Но тут же, обернувшись к Исааку, она спросила:
— Кто ты и зачем разбудил меня? Я так хорошо и глубоко спала!
— Клеопатра, обратись к своим воспоминаниям, — бесстрастно произнес Исаак. — А потом уж я отвечу, кто я и почему пришел разбудить тебя.
Клеопатра подобрала под себя правую ногу, оперлась локтем в колено, уронила голову на руку и стала одно за другим перебирать воспоминания, вглядываясь в неясные тени вековой давности, возвращавшиеся к ней после столь долгого забытья.
— Ах да! — наконец проговорила она. — Все так, и я начинаю что-то припоминать.
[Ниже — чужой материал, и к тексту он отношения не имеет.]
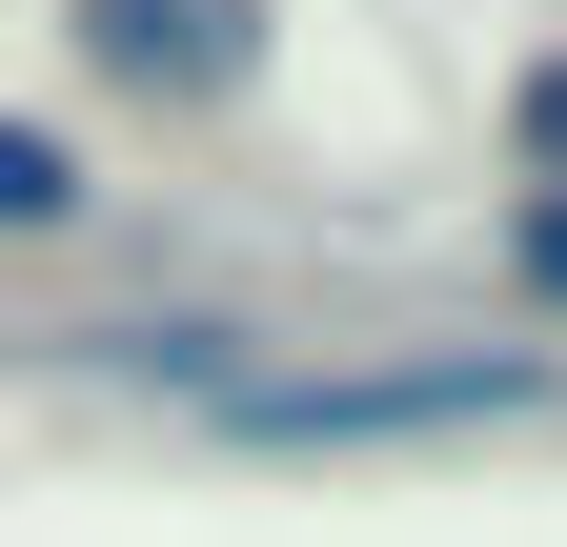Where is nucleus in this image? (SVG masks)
Masks as SVG:
<instances>
[{
	"instance_id": "obj_4",
	"label": "nucleus",
	"mask_w": 567,
	"mask_h": 547,
	"mask_svg": "<svg viewBox=\"0 0 567 547\" xmlns=\"http://www.w3.org/2000/svg\"><path fill=\"white\" fill-rule=\"evenodd\" d=\"M507 143H527V183H547V203H567V41H547V61H527V82H507Z\"/></svg>"
},
{
	"instance_id": "obj_5",
	"label": "nucleus",
	"mask_w": 567,
	"mask_h": 547,
	"mask_svg": "<svg viewBox=\"0 0 567 547\" xmlns=\"http://www.w3.org/2000/svg\"><path fill=\"white\" fill-rule=\"evenodd\" d=\"M507 264H527V305H567V203H547V183L507 203Z\"/></svg>"
},
{
	"instance_id": "obj_3",
	"label": "nucleus",
	"mask_w": 567,
	"mask_h": 547,
	"mask_svg": "<svg viewBox=\"0 0 567 547\" xmlns=\"http://www.w3.org/2000/svg\"><path fill=\"white\" fill-rule=\"evenodd\" d=\"M82 224H102L82 143H61V122H0V244H82Z\"/></svg>"
},
{
	"instance_id": "obj_1",
	"label": "nucleus",
	"mask_w": 567,
	"mask_h": 547,
	"mask_svg": "<svg viewBox=\"0 0 567 547\" xmlns=\"http://www.w3.org/2000/svg\"><path fill=\"white\" fill-rule=\"evenodd\" d=\"M527 405H547V345H385V365H264L224 446H466Z\"/></svg>"
},
{
	"instance_id": "obj_2",
	"label": "nucleus",
	"mask_w": 567,
	"mask_h": 547,
	"mask_svg": "<svg viewBox=\"0 0 567 547\" xmlns=\"http://www.w3.org/2000/svg\"><path fill=\"white\" fill-rule=\"evenodd\" d=\"M61 21H82V82L163 102V122H203V102L264 82V0H61Z\"/></svg>"
}]
</instances>
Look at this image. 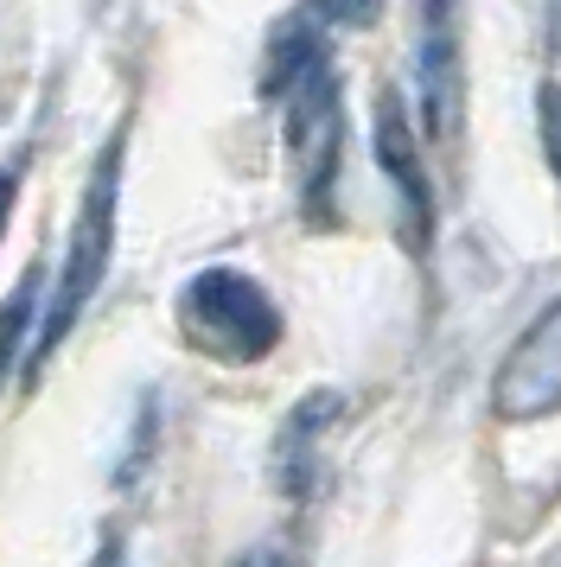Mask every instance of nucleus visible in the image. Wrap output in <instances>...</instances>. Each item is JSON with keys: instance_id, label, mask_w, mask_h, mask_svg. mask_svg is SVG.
<instances>
[{"instance_id": "nucleus-14", "label": "nucleus", "mask_w": 561, "mask_h": 567, "mask_svg": "<svg viewBox=\"0 0 561 567\" xmlns=\"http://www.w3.org/2000/svg\"><path fill=\"white\" fill-rule=\"evenodd\" d=\"M96 567H128V542L109 536V542H102V555H96Z\"/></svg>"}, {"instance_id": "nucleus-5", "label": "nucleus", "mask_w": 561, "mask_h": 567, "mask_svg": "<svg viewBox=\"0 0 561 567\" xmlns=\"http://www.w3.org/2000/svg\"><path fill=\"white\" fill-rule=\"evenodd\" d=\"M491 414L498 421H549V414H561V293L504 351L498 383H491Z\"/></svg>"}, {"instance_id": "nucleus-12", "label": "nucleus", "mask_w": 561, "mask_h": 567, "mask_svg": "<svg viewBox=\"0 0 561 567\" xmlns=\"http://www.w3.org/2000/svg\"><path fill=\"white\" fill-rule=\"evenodd\" d=\"M230 567H294V555H287L280 542H255V548H243Z\"/></svg>"}, {"instance_id": "nucleus-8", "label": "nucleus", "mask_w": 561, "mask_h": 567, "mask_svg": "<svg viewBox=\"0 0 561 567\" xmlns=\"http://www.w3.org/2000/svg\"><path fill=\"white\" fill-rule=\"evenodd\" d=\"M39 293H45V268L32 261V268L20 275V287L0 300V383L13 377V363H20V351H26V338L39 332V312H45V300H39Z\"/></svg>"}, {"instance_id": "nucleus-2", "label": "nucleus", "mask_w": 561, "mask_h": 567, "mask_svg": "<svg viewBox=\"0 0 561 567\" xmlns=\"http://www.w3.org/2000/svg\"><path fill=\"white\" fill-rule=\"evenodd\" d=\"M178 326L217 363H262L280 344V307L243 268H198L178 287Z\"/></svg>"}, {"instance_id": "nucleus-15", "label": "nucleus", "mask_w": 561, "mask_h": 567, "mask_svg": "<svg viewBox=\"0 0 561 567\" xmlns=\"http://www.w3.org/2000/svg\"><path fill=\"white\" fill-rule=\"evenodd\" d=\"M549 58L561 64V0H549Z\"/></svg>"}, {"instance_id": "nucleus-7", "label": "nucleus", "mask_w": 561, "mask_h": 567, "mask_svg": "<svg viewBox=\"0 0 561 567\" xmlns=\"http://www.w3.org/2000/svg\"><path fill=\"white\" fill-rule=\"evenodd\" d=\"M338 395H306L300 409L287 414V427L275 440V485L287 497H313L319 485V465H326V427L338 421Z\"/></svg>"}, {"instance_id": "nucleus-9", "label": "nucleus", "mask_w": 561, "mask_h": 567, "mask_svg": "<svg viewBox=\"0 0 561 567\" xmlns=\"http://www.w3.org/2000/svg\"><path fill=\"white\" fill-rule=\"evenodd\" d=\"M153 440H160V402H141V414H134V440H128V453H122V472H115V485H134L141 472H147V453H153Z\"/></svg>"}, {"instance_id": "nucleus-3", "label": "nucleus", "mask_w": 561, "mask_h": 567, "mask_svg": "<svg viewBox=\"0 0 561 567\" xmlns=\"http://www.w3.org/2000/svg\"><path fill=\"white\" fill-rule=\"evenodd\" d=\"M280 103H287V154L300 166V205H306L313 224H326L332 179H338V134H345V115H338V71L319 64V71L300 78Z\"/></svg>"}, {"instance_id": "nucleus-1", "label": "nucleus", "mask_w": 561, "mask_h": 567, "mask_svg": "<svg viewBox=\"0 0 561 567\" xmlns=\"http://www.w3.org/2000/svg\"><path fill=\"white\" fill-rule=\"evenodd\" d=\"M115 205H122V134L109 141L90 166L83 205H76L71 243H64V268L51 287L45 312H39V338H32V363H51V351L71 338V326L83 319V307L102 293L109 281V256H115Z\"/></svg>"}, {"instance_id": "nucleus-11", "label": "nucleus", "mask_w": 561, "mask_h": 567, "mask_svg": "<svg viewBox=\"0 0 561 567\" xmlns=\"http://www.w3.org/2000/svg\"><path fill=\"white\" fill-rule=\"evenodd\" d=\"M326 27H370L382 13V0H313Z\"/></svg>"}, {"instance_id": "nucleus-6", "label": "nucleus", "mask_w": 561, "mask_h": 567, "mask_svg": "<svg viewBox=\"0 0 561 567\" xmlns=\"http://www.w3.org/2000/svg\"><path fill=\"white\" fill-rule=\"evenodd\" d=\"M377 166H382V179L396 185V198H402L408 243L421 249L428 230H434V192H428L421 147H415V128H408V115H402L396 96H382V103H377Z\"/></svg>"}, {"instance_id": "nucleus-4", "label": "nucleus", "mask_w": 561, "mask_h": 567, "mask_svg": "<svg viewBox=\"0 0 561 567\" xmlns=\"http://www.w3.org/2000/svg\"><path fill=\"white\" fill-rule=\"evenodd\" d=\"M415 109L428 141H453L466 109V58H459V0H415Z\"/></svg>"}, {"instance_id": "nucleus-13", "label": "nucleus", "mask_w": 561, "mask_h": 567, "mask_svg": "<svg viewBox=\"0 0 561 567\" xmlns=\"http://www.w3.org/2000/svg\"><path fill=\"white\" fill-rule=\"evenodd\" d=\"M13 198H20V166H0V236H7V217H13Z\"/></svg>"}, {"instance_id": "nucleus-10", "label": "nucleus", "mask_w": 561, "mask_h": 567, "mask_svg": "<svg viewBox=\"0 0 561 567\" xmlns=\"http://www.w3.org/2000/svg\"><path fill=\"white\" fill-rule=\"evenodd\" d=\"M536 134H542V159H549V173L561 185V83L555 78L536 90Z\"/></svg>"}]
</instances>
Затем, неподвижно уставившись в пространство, словно бы листая день за днем книгу своего прошлого, она промолвила:
— Мы дали сражение при Акции. Не вынеся вида раненых, умирающих и убитых, я бежала, уведя свои галеры… Антоний последовал за мной. Мы возвратились в Египет, надеясь спастись, но армия нам изменила… Тогда, решившись умереть, я испытала на рабах множество ядов, чтобы узнать, какая смерть легче прочих. А тем временем Окта-виан высадился, Антоний отправился против него и вернулся смертельно раненным и побежденным. Я затворилась в этой гробнице, но Октавиан решил вырвать меня отсюда и выставить на всеобщее обозрение среди пленных во время собственного триумфа… Тогда какой-то крестьянин по моей просьбе принес мне аспида в корзине со смоквами. Отвратительная змея подняла над корзиной свою плоскую черную голову, я приблизила к ней грудь, она бросилась на меня и ужалила… Я почувствовала сильную боль… вскрикнула… кровавая пелена встала перед глазами. Мне показалось, что небесный свод лег мне на грудь — и я умерла!..
Но тут Клеопатра подняла голову, встрепенулась и вопросила иудея голосом и взглядом одновременно:
— Сколько же лет протекло с тех пор?
— Сто лет, — ответил тот.
— Сто лет! — в смятении вскрикнула царица. — А что сталось с миром за эти сто лет?
— Мир потерял четырех императоров и обрел одного бога.
— Что за императоры, какой бог? — настойчиво добивалась египетская красавица.
— Первый из императоров — Октавиан… Его ты знаешь, и я воздержусь он подробных описаний. Второй — Тиберий, его пасынок, чей гений заключался в непреходящем чувстве страха. Двадцать три года он истреблял римлян медленно и неуклонно: то были самые неторопливые из жерновов, что перетирают в прах целые народы. Третьим стал Калигула, внучатый племянник Тиберия. Этот сумасшедший возвел свою лошадь в консульское достоинство, потребовал, чтобы его дочери, умершей в двухлетнем возрасте, воздавались почести как божеству, и запомнился великолепным изречением: «Хорошо, если бы у римской империи была всего лишь одна голова, чтобы единым махом отсечь ее!» Наконец, четвертый, Клавдий, дядя Калигулы — человек не в себе: ритор, поэт, философ, грамматик, адвокат, судья… — все что угодно, кроме императора. Он умер, поев ядовитых грибов, приготовленных его женой Агриппиной. А что касается бога, — продолжал Исаак, помрачнев, — здесь все гораздо сложнее. Слушай повнимательнее, Клеопатра, ведь я оживил тебя для того, чтобы ты мне помогла сразиться с ним.